Le certificat de situation du Dr [E] du 09 juillet 2024 précise que ce patient a été hospitalisé à la suite de troubles du comportement avec agitation et agressivité, sur une pathologie psychiatrique ancienne avec désorganisation idéique et délire de persécution avec expression hallucinatoire, que ceci survient sur des antécédents d'encéphalite toxique et de traumatismes de guerre et qu'il avait déja été hospitalisé à plusieurs reprises auparavant.

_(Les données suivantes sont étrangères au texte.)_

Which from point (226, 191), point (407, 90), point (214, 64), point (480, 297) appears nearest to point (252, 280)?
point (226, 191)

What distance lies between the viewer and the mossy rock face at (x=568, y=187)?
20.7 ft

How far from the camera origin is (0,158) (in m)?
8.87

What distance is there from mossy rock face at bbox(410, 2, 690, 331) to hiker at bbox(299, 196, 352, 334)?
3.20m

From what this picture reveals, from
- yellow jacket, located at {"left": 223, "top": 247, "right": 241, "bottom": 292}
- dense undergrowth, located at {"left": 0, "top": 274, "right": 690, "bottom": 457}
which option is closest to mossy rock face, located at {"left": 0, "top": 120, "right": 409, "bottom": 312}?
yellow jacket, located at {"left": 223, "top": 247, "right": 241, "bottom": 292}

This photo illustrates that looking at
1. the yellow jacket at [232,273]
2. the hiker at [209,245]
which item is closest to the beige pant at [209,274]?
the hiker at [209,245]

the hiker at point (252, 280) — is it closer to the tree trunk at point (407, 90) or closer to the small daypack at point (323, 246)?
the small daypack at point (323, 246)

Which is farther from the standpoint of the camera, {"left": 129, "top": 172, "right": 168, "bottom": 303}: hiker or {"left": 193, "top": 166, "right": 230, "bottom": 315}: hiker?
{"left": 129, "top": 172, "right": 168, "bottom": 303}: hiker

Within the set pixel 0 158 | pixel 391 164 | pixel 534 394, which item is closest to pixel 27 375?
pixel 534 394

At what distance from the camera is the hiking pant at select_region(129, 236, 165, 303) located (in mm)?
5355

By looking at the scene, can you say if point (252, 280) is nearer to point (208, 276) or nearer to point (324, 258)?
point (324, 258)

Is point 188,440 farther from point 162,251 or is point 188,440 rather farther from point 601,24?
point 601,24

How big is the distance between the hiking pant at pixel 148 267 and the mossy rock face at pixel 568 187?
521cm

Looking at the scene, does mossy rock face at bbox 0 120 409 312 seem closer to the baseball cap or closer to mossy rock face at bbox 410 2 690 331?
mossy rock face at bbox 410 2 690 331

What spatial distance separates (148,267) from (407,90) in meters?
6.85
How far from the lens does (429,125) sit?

Il est noté que depuis lors le patient reste instable sur le plan comportemental et désorganisé sur le plan des pensées, que le jugement est profondément altéré ; que le patient ne perçoit que de façon floue et déformée la réalité des faits et de son état mental et que cette obtusion de la conscience associée au délire de persécution ne lui permet pas de consentir de façon éclairée aux soins indispensables alors que des soins constants et une surveillance restent nécessaires. Il est ajouté que le patient bénéficie chaque fin de semaine d'une permission de 48 heures chez ses parents et conclu qu'en conséquence, les soins en SDT en hospitalisation complète restent justifiés et à maintenir.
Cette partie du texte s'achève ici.